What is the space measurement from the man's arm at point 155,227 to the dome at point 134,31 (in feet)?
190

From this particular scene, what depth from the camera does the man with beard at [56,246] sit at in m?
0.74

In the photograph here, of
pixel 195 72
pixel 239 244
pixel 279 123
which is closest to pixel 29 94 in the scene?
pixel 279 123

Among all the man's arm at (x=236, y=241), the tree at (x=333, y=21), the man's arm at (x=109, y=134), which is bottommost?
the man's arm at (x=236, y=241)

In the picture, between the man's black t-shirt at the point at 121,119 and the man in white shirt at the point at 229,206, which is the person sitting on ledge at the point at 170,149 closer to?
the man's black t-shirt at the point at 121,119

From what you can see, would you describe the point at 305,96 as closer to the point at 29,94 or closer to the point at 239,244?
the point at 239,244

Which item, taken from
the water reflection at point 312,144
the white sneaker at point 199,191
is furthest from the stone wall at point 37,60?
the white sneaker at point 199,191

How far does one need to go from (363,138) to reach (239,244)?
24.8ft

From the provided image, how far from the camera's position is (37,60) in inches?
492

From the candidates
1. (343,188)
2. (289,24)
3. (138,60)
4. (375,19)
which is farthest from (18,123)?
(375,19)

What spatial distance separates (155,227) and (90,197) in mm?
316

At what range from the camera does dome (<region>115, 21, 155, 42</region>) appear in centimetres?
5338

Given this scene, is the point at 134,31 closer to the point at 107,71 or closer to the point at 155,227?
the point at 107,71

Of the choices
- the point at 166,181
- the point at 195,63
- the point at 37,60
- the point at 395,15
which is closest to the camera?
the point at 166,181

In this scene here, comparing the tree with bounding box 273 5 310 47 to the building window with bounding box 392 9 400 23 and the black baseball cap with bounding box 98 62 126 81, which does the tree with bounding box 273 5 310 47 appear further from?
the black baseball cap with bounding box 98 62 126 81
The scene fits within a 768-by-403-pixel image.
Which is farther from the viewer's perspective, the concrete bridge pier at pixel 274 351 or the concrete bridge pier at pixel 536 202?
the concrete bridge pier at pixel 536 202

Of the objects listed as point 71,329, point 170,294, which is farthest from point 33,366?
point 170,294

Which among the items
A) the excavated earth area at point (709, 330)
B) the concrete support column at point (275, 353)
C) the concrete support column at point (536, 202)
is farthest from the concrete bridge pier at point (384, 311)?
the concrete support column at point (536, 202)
== == ==
▸ **TASK PROMPT**: Return verbatim every line from the one containing "Which among the items" through the final line above, including both.

▸ **RESULT**:
Which among the items
A) the excavated earth area at point (709, 330)
B) the concrete support column at point (275, 353)
C) the concrete support column at point (536, 202)
is farthest from the concrete bridge pier at point (384, 311)?
the concrete support column at point (536, 202)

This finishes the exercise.